*Fragmento del texto:*
▽
EL LEGADO DE MANDELA PARA PENSAR LA PAZ EN COLOMBIA

Por Germán Ayala Osorio,  Comunicador social y Politólogo


En el pensamiento de los indígenas, de los afros y de los campesinos, y en las comunidades de paz, hay esperanzas de un país mejor.[1]

Los procesos civilizatorios en Colombia vienen fallando porque hay una débil identidad nacional y el Estado no es referente de orden moral y cultural.[2]



El legado del líder sudafricano Nelson Mandela no sólo resulta evocador, sino provocador; es un legado que incita y concita. Nos hace pensar si es posible vivir juntos, tal como se lo preguntó el sociólogo francés Alain Touraine, de cara a la diversidad de conflictos contemporáneos. Pero también nos devuelve al dolor y al sinsentido, al tiempo que sirve para consolidar una sentencia que con cada evento histórico se hace menos discutible: que de la condición humana se puede esperar lo más sublime, pero también lo más execrable.

Los colegas que me han precedido, ya han hecho referencia a la lucha de Mandela contra el Apartheid, a sus largos años de cautiverio, a su magnetismo, altura moral y cualidades de persuasión que reconoce en él, el biógrafo Richard Stengel, entre otros autores; así pues, no haré más referencias a sus innegables aportes a la paz en la Sudáfrica que fue condenada a esa escalofriante y perversa segregación racial, tampoco hay necesidad de reconocer su grandeza al perdonar a los opresores y menos aún recordaré los episodios en donde su lucha, justa y valerosa, le mereció el carácter de terrorista y comunista. 

La reflexión que deseo dejarles tiene que ver con las dificultades contextuales que nos ofrece el Estado y la Nación colombiana, para recoger las banderas y el legado de Mandela en el logro de la anhelada paz y así trazar los caminos de un incierto posconflicto.
△
*Datos proporcionados:*
▽
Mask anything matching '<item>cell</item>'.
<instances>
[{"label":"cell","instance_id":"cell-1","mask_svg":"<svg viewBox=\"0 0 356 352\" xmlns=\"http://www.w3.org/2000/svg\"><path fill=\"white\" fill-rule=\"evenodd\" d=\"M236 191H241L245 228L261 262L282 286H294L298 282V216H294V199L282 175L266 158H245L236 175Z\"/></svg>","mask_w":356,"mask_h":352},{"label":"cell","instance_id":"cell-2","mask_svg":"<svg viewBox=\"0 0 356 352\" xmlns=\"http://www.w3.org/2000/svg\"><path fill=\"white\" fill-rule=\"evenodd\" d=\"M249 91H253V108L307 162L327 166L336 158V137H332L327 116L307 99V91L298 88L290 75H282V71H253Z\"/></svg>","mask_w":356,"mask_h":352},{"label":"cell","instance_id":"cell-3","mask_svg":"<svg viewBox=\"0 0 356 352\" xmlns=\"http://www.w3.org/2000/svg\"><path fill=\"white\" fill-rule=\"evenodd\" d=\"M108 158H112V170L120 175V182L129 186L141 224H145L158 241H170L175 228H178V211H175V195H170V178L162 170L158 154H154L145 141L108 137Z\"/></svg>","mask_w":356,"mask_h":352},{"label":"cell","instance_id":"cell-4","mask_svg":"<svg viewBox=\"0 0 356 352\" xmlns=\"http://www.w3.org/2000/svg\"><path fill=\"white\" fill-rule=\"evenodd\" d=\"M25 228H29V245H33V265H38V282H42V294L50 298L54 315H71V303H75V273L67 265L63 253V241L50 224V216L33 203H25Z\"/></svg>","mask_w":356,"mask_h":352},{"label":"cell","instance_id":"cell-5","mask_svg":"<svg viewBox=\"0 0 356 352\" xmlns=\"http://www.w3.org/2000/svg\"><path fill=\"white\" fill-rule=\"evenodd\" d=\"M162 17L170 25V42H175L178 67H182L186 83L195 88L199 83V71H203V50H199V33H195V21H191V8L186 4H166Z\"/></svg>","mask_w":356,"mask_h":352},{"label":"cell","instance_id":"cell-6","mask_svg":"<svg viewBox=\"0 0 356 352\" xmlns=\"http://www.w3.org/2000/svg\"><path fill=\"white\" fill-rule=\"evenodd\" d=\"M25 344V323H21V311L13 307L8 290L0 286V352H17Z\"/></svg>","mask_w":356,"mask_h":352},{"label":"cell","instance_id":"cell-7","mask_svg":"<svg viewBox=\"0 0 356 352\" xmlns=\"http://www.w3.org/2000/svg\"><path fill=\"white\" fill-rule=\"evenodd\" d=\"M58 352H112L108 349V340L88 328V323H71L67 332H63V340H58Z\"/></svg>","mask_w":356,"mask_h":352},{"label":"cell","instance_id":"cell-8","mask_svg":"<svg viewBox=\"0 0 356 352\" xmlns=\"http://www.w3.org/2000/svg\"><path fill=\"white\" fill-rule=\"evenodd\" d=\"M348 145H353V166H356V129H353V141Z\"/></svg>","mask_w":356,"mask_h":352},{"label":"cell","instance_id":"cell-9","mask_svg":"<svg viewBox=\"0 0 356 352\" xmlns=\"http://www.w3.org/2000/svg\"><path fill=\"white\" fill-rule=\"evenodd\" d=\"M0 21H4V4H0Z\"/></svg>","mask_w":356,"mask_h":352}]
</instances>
△
*Instrucciones:*
1: ¿A qué sociólogo francés atribuye el texto sobre el legado de Mandela la pregunta de si es posible vivir juntos?
2: Prosiga el texto sobre el legado de Mandela y la paz en Colombia a partir de su último párrafo.

*Resultados:*
1: A Alain Touraine.

2:
Esas mismas condiciones contextuales son las que evitan, impiden y proscriben el nacimiento, la lucha y la consolidación de dirigentes considerados blancos, mestizos, afros o indígenas, capaces de liderar los cambios que este país necesita.

No deseo desdibujar a Mandela como ícono, como símbolo de paz y de reconciliación, pues aunque lo pretendiera, no lo conseguiría. Tan solo llamo la atención para que su legado no se estropee, tratando de ajustarlo o de aplicarlo a las complejas y disímiles condiciones de nuestro contexto social, económico, político y cultural. Es y será un útil, digno y hermoso referente de paz, de dignidad y de excelsa condición humana. Pero la lucha contextual y particular debe permitir el nacimiento y/o la construcción de nuestros propios referentes morales y éticos.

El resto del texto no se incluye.